El demandante se refiere a sendas sentencias de esta corporación, respecto de las cuales transcribe sus apartes pertinentes.

2.1.6. Indebida motivación.

Sostiene que el acto acusado no explica ni detalla los motivos en los cuales se fundamenta. En efecto, este no explica por qué el nutren junior sabor vainilla debe ser clasificado como una bebida, limitándose a describir algunos de sus componentes y a concluir que es una bebida no alcohólica, despachando el análisis en forma sucinta y omitiendo las pruebas aportadas con ocasión de la solicitud.

3. Tercero coadyuvante.

Laboratorios Baxter S.A., actuando por medio de apoderada, interviene como tercero con interés directo en el proceso.

El memorial del coadyuvante expone fundamentos de hecho y de derecho, de manera idéntica a como se formulan en la demanda, y ratifica que el producto importado y comercializado por Laboratorios Baxter corresponde a un medicamento desde el punto de vista médico, sanitario, técnico, arancelario y fiscal con base en sus componentes y propiedades.

II. Trámite de la acción

A la demanda se le imprimió el trámite del procedimiento ordinario, en desarrollo del cual se surtieron las etapas de admisión, fijación en lista, probatoria y alegaciones.

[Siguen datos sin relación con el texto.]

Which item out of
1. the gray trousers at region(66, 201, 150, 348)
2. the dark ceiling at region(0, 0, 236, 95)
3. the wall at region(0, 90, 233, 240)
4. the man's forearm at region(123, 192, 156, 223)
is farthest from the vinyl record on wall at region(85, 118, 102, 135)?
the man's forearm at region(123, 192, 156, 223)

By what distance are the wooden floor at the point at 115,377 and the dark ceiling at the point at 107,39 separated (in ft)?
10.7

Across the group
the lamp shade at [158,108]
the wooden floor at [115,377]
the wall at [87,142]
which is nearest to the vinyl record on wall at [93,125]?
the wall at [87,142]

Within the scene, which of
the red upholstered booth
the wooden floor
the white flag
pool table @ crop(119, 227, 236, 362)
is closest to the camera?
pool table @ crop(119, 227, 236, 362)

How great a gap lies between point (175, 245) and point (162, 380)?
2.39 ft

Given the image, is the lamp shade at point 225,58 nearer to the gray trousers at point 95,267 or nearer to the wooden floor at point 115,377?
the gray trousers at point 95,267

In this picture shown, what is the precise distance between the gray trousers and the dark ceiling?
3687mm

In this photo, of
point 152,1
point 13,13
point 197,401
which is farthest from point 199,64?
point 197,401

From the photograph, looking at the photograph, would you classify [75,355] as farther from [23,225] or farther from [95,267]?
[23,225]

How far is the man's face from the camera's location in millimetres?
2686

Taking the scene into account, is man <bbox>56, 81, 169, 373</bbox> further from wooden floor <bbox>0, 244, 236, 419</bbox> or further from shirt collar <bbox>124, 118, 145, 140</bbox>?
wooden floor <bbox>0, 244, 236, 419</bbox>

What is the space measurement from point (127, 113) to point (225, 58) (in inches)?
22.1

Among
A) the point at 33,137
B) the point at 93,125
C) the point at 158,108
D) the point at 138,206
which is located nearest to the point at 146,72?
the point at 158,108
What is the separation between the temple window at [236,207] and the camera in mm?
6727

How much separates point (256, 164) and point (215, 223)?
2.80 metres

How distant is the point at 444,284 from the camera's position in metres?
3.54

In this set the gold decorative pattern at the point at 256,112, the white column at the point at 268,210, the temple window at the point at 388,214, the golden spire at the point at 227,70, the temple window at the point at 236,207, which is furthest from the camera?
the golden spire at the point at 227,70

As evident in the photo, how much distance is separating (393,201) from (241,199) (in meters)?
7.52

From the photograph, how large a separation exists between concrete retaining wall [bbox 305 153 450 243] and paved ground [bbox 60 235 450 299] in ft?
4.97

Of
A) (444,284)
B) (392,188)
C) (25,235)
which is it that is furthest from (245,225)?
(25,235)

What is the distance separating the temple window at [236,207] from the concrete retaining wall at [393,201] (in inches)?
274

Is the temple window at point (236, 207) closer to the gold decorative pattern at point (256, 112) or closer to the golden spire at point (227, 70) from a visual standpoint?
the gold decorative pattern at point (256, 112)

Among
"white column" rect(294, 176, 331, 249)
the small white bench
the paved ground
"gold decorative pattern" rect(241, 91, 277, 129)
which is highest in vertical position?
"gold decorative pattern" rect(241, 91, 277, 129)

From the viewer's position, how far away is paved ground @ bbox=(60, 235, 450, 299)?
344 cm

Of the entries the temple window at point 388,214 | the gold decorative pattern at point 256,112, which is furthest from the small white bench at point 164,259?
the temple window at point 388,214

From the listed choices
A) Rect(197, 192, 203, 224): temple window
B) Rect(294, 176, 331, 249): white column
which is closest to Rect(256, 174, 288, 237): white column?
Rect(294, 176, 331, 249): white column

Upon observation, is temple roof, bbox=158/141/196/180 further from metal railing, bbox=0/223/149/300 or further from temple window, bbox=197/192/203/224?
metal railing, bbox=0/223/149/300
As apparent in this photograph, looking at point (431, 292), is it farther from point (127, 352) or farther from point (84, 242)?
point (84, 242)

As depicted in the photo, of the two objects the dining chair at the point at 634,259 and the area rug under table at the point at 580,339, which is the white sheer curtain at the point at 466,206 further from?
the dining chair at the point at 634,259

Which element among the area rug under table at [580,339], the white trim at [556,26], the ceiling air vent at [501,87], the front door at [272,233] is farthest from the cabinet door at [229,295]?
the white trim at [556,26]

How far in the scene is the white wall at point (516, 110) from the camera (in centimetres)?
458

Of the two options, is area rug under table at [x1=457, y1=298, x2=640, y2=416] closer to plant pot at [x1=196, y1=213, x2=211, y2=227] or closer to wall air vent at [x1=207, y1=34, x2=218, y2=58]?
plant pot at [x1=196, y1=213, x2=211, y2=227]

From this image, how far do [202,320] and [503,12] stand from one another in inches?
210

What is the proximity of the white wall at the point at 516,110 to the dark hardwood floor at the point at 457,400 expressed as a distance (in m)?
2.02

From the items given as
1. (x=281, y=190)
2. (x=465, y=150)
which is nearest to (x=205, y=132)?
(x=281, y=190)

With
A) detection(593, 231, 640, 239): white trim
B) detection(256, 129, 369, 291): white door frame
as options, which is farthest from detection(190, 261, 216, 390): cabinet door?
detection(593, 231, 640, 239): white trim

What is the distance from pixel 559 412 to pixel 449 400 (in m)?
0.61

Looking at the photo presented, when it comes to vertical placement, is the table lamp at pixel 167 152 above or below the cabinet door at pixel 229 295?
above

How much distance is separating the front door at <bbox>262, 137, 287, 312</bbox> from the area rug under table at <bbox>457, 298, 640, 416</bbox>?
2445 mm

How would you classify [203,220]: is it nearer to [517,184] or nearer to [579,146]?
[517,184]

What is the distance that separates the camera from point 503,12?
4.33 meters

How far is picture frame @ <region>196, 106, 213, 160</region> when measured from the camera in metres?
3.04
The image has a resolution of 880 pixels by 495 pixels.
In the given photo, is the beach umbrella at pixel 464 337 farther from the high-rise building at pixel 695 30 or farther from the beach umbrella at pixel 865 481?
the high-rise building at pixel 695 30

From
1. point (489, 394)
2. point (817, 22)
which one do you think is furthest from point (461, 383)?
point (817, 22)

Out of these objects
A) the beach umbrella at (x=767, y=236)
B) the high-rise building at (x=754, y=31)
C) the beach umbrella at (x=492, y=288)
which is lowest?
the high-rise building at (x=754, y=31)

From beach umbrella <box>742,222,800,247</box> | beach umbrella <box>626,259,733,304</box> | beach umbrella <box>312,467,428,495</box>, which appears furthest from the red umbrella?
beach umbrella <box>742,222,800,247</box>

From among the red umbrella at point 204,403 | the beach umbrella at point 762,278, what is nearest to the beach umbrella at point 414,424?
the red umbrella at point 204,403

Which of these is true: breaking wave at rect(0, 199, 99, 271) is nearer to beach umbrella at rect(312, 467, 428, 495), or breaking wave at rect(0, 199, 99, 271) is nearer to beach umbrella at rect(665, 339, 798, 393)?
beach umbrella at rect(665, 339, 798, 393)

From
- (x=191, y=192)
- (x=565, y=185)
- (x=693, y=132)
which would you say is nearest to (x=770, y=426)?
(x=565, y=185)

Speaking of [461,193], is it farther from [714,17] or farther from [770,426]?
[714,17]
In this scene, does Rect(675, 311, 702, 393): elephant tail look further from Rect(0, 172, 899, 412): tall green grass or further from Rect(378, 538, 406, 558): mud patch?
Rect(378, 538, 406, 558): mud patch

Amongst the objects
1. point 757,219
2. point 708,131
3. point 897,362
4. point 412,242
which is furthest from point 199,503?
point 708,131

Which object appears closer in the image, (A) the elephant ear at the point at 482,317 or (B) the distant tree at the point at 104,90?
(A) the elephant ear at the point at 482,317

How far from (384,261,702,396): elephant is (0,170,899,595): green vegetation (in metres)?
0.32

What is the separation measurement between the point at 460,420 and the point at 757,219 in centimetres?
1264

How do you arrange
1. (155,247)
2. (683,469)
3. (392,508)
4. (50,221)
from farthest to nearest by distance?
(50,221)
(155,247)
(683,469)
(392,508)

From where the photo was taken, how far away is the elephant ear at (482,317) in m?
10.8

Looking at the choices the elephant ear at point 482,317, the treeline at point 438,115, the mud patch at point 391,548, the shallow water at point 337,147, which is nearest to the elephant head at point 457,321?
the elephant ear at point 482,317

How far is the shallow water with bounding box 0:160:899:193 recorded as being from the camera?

II.1. Contestación de la demanda.

La Unidad Administrativa Especial Dirección de Impuestos y Aduanas Nacionales, a través de apoderada, contestó la demanda, y para oponerse a la prosperidad de las pretensiones adujo, en esencia, lo siguiente:

2.1.1. Sostiene que la comparación debe efectuarse entre subpartidas completas y no entre subpartida y partida como se indica en la demanda, error que conlleva a concluir que la mercancía corresponde a una partida diferente a la que pertenece realmente porque se excluye el análisis completo de la subpartida que es el que permite a la administración aduanera clasificarla por la subpartida 2202.90.00.00, con base tanto en el conocimiento de la mercancía, como en el manejo correcto de la nomenclatura.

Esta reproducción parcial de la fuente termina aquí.